Filmé et vendu comme un concert (cette sortie mondiale limitée à deux semaines, comme s’il ne faisait que passer sur terre pour s’en aller poursuivre sa tournée sur la lune), This is it avait toutes les chances de n’être qu’une compilation montée à la va-vite, sortie pour satisfaire l’appétit religieux de millions de fans pas rassasiés de s’être appropriés jusqu’à la vie de l’idole. Et pourtant, on peut trouver à ce film (réalisé par le metteur en scène de la tournée, belle leçon d’arrivisme) de vraies belles lueurs. Chacune des apparitions de MJ sur scène était conçue comme un clip en live (derrière lui, un fond vert permettait de placer la star dans tous les décors imaginés). Tant et si bien que le spectacle en lui-même était déjà très cinématographique. Inséré par exemple dans un détournement de Gilda destiné à le placer au côté des grands mythes du cinéma américain, la plastique de MJ trouble face aux lignes moins fardées de Bogart et Hayworth, l’une l’aguichant, l’autre le poursuivant.
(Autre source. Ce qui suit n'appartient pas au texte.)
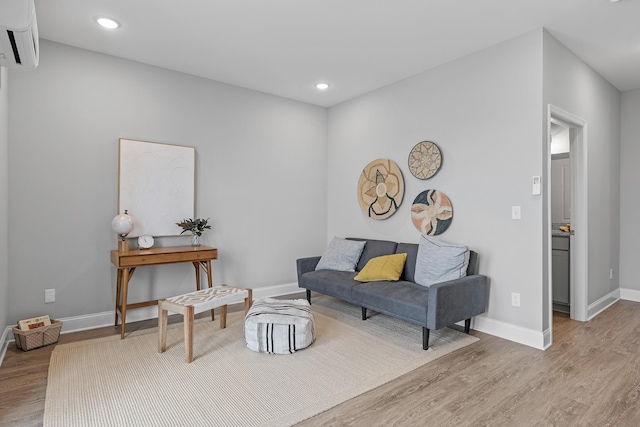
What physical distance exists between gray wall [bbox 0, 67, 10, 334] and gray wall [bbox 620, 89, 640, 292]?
6548mm

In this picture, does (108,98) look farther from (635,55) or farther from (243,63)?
(635,55)

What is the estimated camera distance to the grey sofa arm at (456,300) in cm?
282

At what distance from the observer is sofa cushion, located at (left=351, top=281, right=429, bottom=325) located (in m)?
2.94

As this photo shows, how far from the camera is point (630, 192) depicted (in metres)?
4.49

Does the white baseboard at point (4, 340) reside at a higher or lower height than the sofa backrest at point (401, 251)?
lower

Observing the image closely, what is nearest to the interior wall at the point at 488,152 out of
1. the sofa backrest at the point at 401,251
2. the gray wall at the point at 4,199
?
the sofa backrest at the point at 401,251

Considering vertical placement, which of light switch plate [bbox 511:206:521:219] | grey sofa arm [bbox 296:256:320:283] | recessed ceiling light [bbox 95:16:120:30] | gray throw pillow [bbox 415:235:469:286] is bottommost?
grey sofa arm [bbox 296:256:320:283]

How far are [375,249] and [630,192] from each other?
3335mm

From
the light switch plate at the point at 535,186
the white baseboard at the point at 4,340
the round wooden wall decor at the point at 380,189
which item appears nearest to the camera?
the white baseboard at the point at 4,340

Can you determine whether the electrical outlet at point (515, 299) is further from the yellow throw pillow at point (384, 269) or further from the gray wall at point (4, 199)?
the gray wall at point (4, 199)

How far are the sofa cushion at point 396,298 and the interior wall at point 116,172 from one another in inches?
66.6

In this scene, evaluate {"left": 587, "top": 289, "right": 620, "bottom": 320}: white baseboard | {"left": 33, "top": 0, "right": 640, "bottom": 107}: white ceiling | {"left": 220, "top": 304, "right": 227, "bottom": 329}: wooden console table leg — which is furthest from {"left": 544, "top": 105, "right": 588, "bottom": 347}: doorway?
{"left": 220, "top": 304, "right": 227, "bottom": 329}: wooden console table leg

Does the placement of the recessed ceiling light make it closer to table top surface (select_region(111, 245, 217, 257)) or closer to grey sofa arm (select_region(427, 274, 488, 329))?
table top surface (select_region(111, 245, 217, 257))

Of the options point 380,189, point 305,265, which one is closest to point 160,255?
point 305,265
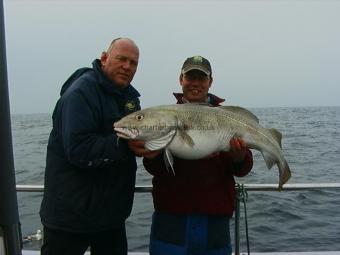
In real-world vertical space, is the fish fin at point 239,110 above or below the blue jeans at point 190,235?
above

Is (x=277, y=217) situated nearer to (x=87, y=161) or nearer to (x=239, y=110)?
(x=239, y=110)

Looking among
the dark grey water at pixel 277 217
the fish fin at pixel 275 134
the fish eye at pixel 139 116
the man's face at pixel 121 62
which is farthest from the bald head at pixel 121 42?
the dark grey water at pixel 277 217

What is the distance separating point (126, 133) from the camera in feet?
11.0

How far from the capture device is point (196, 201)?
3.71 meters

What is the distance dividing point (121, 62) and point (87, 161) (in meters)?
0.90

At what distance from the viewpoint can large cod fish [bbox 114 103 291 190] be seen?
3447 mm

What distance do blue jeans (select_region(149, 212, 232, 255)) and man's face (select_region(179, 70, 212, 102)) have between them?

Si le film a les défauts qu’une demande pressante de commémoration par l’image ne permet pas d’éviter, il a aussi le mérite de replacer MJ dans son contexte de toujours, loin des affaires, des ragots et des malentendus : la musique. Où l’on voit le maître s’acharner sur une note, un rythme, un son pour en obtenir le meilleur effet. Et c’est presque sous un jour nouveau que l’on découvre Jackson, drôle, émouvant, persuadé de son génie et tout aussi persuasif. En ne le montrant qu’à l’oeuvre, de manière un peu trop maline et manipulatrice (MJ ne s’exprime pas, seuls ses proches collaborateurs parlent), This is it redonne à MJ un peu de ce que sa mythification lui avait soustrait : son humanité. « This is him », en somme.